### Your instructions
Please, without any pictures, set down exactly the part of the listing below that opens with the line containing "Почему собакам нельзя" and closes with the line containing "funny dogs dressed".

### The input
--------------------------------
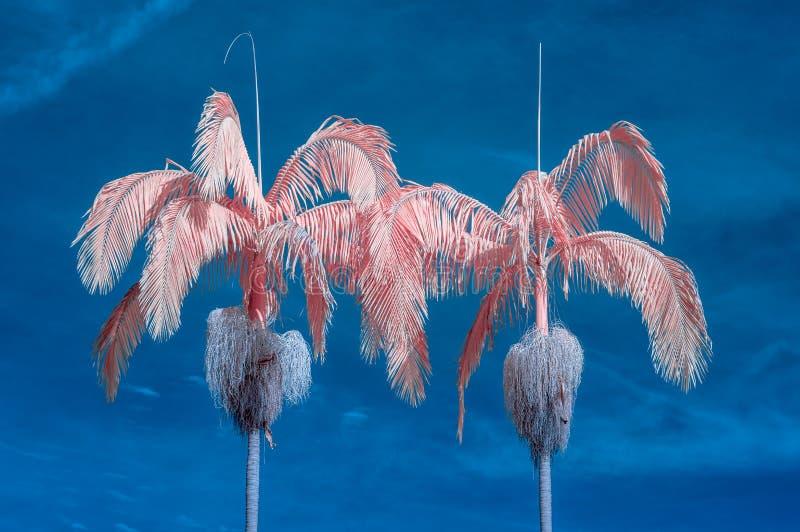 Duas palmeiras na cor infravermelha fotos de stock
--------------------------------
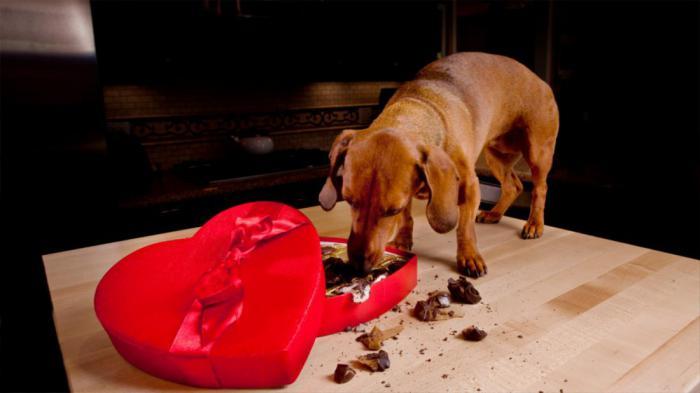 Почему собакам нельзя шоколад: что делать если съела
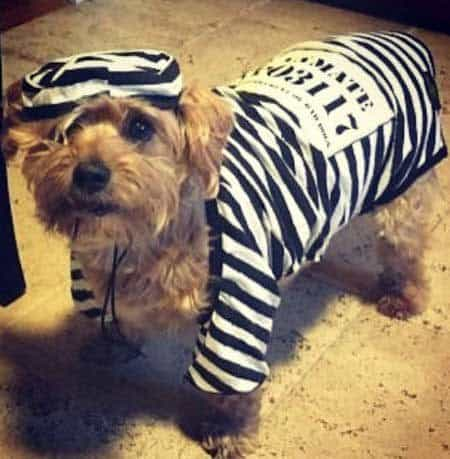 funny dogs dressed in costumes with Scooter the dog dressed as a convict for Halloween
--------------------------------
### Written solution
 Почему собакам нельзя шоколад: что делать если съела
 funny dogs dressed in costumes with Scooter the dog dressed as a convict for Halloween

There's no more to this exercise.